■ TASK TO COMPLETE ■
Copy out every one of the following records word for word.
____
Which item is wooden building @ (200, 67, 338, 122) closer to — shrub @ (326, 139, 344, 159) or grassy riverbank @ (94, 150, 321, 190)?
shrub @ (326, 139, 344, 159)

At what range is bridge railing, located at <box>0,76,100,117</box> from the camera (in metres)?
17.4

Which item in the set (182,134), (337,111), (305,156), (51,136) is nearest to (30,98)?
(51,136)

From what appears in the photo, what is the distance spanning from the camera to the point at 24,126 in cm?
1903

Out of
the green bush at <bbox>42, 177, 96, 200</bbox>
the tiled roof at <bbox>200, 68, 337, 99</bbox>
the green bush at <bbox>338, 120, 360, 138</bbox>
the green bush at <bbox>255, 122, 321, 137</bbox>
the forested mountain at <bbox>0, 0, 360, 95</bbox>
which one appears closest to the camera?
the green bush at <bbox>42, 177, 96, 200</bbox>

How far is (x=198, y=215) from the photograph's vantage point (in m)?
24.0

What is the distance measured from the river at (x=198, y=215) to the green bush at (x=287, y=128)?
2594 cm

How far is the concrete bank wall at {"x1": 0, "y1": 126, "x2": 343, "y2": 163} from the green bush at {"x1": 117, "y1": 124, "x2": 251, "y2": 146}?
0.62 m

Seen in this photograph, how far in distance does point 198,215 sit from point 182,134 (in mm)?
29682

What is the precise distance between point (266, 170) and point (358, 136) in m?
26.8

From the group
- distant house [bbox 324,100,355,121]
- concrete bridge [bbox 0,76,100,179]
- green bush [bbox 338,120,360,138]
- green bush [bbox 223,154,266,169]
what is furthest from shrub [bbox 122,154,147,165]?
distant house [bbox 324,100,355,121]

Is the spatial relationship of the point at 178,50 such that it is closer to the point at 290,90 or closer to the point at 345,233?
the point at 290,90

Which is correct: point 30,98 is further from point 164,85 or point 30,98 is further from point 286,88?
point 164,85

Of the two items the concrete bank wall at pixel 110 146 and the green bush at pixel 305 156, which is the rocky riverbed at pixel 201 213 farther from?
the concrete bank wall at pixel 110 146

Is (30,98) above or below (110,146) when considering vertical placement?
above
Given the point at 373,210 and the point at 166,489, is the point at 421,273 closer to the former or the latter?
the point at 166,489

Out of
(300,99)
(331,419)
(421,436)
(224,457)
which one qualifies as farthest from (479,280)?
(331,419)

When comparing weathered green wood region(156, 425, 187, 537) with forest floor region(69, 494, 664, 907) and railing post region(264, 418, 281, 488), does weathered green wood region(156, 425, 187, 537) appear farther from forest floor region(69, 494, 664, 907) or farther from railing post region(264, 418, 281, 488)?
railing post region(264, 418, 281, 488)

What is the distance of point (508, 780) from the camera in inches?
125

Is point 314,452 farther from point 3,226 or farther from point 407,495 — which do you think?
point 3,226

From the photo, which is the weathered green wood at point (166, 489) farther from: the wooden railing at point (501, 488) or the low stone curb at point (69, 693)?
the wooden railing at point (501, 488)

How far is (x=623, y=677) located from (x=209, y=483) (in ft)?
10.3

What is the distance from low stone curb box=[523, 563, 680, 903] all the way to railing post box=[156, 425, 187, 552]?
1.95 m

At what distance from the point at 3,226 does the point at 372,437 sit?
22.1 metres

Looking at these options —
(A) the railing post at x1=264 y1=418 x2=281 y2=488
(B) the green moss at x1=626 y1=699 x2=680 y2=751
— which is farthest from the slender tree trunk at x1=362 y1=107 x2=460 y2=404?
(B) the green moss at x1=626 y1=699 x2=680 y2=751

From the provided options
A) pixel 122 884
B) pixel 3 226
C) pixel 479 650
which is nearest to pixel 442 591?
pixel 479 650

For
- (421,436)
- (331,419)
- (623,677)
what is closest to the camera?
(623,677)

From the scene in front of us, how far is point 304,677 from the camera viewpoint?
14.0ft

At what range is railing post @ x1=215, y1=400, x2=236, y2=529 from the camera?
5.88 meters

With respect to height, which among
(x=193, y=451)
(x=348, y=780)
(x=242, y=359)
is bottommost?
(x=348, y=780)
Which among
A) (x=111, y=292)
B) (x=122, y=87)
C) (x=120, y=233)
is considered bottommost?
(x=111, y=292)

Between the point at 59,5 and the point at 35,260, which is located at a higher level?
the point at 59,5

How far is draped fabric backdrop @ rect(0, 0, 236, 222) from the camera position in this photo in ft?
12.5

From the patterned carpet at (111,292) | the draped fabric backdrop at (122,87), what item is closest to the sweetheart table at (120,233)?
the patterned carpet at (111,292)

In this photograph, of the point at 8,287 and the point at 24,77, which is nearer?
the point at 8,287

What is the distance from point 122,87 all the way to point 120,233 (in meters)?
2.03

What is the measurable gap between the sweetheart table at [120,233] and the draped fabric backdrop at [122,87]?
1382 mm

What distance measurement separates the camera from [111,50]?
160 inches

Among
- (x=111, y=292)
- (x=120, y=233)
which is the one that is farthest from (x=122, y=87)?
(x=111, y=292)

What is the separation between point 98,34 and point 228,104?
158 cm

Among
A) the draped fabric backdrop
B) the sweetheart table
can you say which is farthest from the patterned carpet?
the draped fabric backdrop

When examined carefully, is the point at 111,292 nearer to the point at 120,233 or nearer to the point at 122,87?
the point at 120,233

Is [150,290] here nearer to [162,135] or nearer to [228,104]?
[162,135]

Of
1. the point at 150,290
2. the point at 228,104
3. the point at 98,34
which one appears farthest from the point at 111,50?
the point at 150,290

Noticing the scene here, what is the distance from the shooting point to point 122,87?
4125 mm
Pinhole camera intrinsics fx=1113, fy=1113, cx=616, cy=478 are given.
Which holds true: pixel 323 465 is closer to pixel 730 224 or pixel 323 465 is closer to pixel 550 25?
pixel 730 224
____
■ RIGHT ANSWER ■
Which item is wooden building @ (200, 67, 338, 122) closer to — shrub @ (326, 139, 344, 159) or grassy riverbank @ (94, 150, 321, 190)?
shrub @ (326, 139, 344, 159)

At what range is bridge railing, located at <box>0,76,100,117</box> from the camera (in metres)?
17.4

Which item in the set (182,134), (337,111), (305,156), (51,136) is nearest to (30,98)?
(51,136)

From what appears in the photo, what is the distance spanning from the camera to the point at 24,126 in cm?
1903

Out of
the green bush at <bbox>42, 177, 96, 200</bbox>
the tiled roof at <bbox>200, 68, 337, 99</bbox>
the green bush at <bbox>338, 120, 360, 138</bbox>
the green bush at <bbox>255, 122, 321, 137</bbox>
the forested mountain at <bbox>0, 0, 360, 95</bbox>
which one appears closest to the camera?
the green bush at <bbox>42, 177, 96, 200</bbox>

How far is (x=198, y=215) from the photograph's vantage point (in m)?
24.0

What is the distance measured from the river at (x=198, y=215) to the green bush at (x=287, y=128)?
2594 cm

How far is the concrete bank wall at {"x1": 0, "y1": 126, "x2": 343, "y2": 163} from the green bush at {"x1": 117, "y1": 124, "x2": 251, "y2": 146}?
0.62 m

Seen in this photograph, how far in distance does point 198,215 sit from point 182,134 (in mm)?
29682

What is the precise distance between point (266, 170) and point (358, 136) in m?
26.8

From the group
- distant house [bbox 324,100,355,121]
- concrete bridge [bbox 0,76,100,179]
- green bush [bbox 338,120,360,138]
- green bush [bbox 223,154,266,169]
what is furthest from shrub [bbox 122,154,147,165]?
distant house [bbox 324,100,355,121]

Is the spatial relationship of the point at 178,50 such that it is closer to the point at 290,90 or closer to the point at 345,233?
the point at 290,90

Which is correct: point 30,98 is further from point 164,85 or point 30,98 is further from point 286,88?
point 164,85

Of the two items the concrete bank wall at pixel 110 146 and the green bush at pixel 305 156, which is the rocky riverbed at pixel 201 213 farther from?
the concrete bank wall at pixel 110 146

Is (30,98) above or below (110,146) when considering vertical placement?
above
Given the point at 373,210 and the point at 166,489, is the point at 421,273 closer to the former or the latter?
the point at 166,489

Out of
(300,99)
(331,419)
(421,436)
(224,457)
which one qualifies as farthest from (479,280)?
(331,419)

When comparing weathered green wood region(156, 425, 187, 537) with forest floor region(69, 494, 664, 907) and railing post region(264, 418, 281, 488), does weathered green wood region(156, 425, 187, 537) appear farther from forest floor region(69, 494, 664, 907) or farther from railing post region(264, 418, 281, 488)?
railing post region(264, 418, 281, 488)

What is the distance of point (508, 780) from the camera in inches?
125

Is point 314,452 farther from point 3,226 or farther from point 407,495 — which do you think?
point 3,226

From the photo, which is the weathered green wood at point (166, 489) farther from: the wooden railing at point (501, 488) or the low stone curb at point (69, 693)?
the wooden railing at point (501, 488)

How far is (x=623, y=677) located from (x=209, y=483) (in ft)?
10.3

What is the distance from low stone curb box=[523, 563, 680, 903] all the way to railing post box=[156, 425, 187, 552]?
1.95 m

At what distance from the point at 3,226 does the point at 372,437 sit?
22.1 metres

Looking at these options —
(A) the railing post at x1=264 y1=418 x2=281 y2=488
(B) the green moss at x1=626 y1=699 x2=680 y2=751
— which is farthest from the slender tree trunk at x1=362 y1=107 x2=460 y2=404?
(B) the green moss at x1=626 y1=699 x2=680 y2=751

From the provided options
A) pixel 122 884
B) pixel 3 226
C) pixel 479 650
which is nearest to pixel 442 591?
pixel 479 650

For
- (421,436)
- (331,419)
- (623,677)
what is closest to the camera?
(623,677)

From the scene in front of us, how far is point 304,677 from the camera viewpoint?
14.0ft

At what range is railing post @ x1=215, y1=400, x2=236, y2=529 from the camera?
5.88 meters

With respect to height, which among
(x=193, y=451)
(x=348, y=780)
(x=242, y=359)
is bottommost?
(x=348, y=780)
Which among
A) (x=111, y=292)
B) (x=122, y=87)
C) (x=120, y=233)
is considered bottommost?
(x=111, y=292)

Between the point at 59,5 and the point at 35,260, which is located at a higher level?
the point at 59,5

How far is draped fabric backdrop @ rect(0, 0, 236, 222) from the camera position in this photo in ft?
12.5

From the patterned carpet at (111,292) | the draped fabric backdrop at (122,87), what item is closest to the sweetheart table at (120,233)?
the patterned carpet at (111,292)

In this photograph, of the point at 8,287 and the point at 24,77, which is nearer?
the point at 8,287

What is the distance from point 122,87 all the way to point 120,233 (in meters)?
2.03

What is the measurable gap between the sweetheart table at [120,233] and the draped fabric backdrop at [122,87]?
1382 mm

What distance measurement separates the camera from [111,50]?
160 inches

Among
- (x=111, y=292)
- (x=120, y=233)
which is the one that is farthest from (x=122, y=87)?
(x=111, y=292)

What is the separation between point 98,34 and point 228,104?
158 cm

Among
A) the draped fabric backdrop
B) the sweetheart table
can you say which is farthest from the patterned carpet?
the draped fabric backdrop

When examined carefully, is the point at 111,292 nearer to the point at 120,233 or nearer to the point at 122,87?
the point at 120,233

Is [150,290] here nearer to [162,135] or nearer to [228,104]?
[162,135]

Of
1. the point at 150,290
2. the point at 228,104
3. the point at 98,34
which one appears farthest from the point at 111,50?
the point at 150,290

Noticing the scene here, what is the distance from the shooting point to point 122,87?
4125 mm
Pinhole camera intrinsics fx=1113, fy=1113, cx=616, cy=478 are given.
Which holds true: pixel 323 465 is closer to pixel 730 224 or pixel 323 465 is closer to pixel 550 25?
pixel 730 224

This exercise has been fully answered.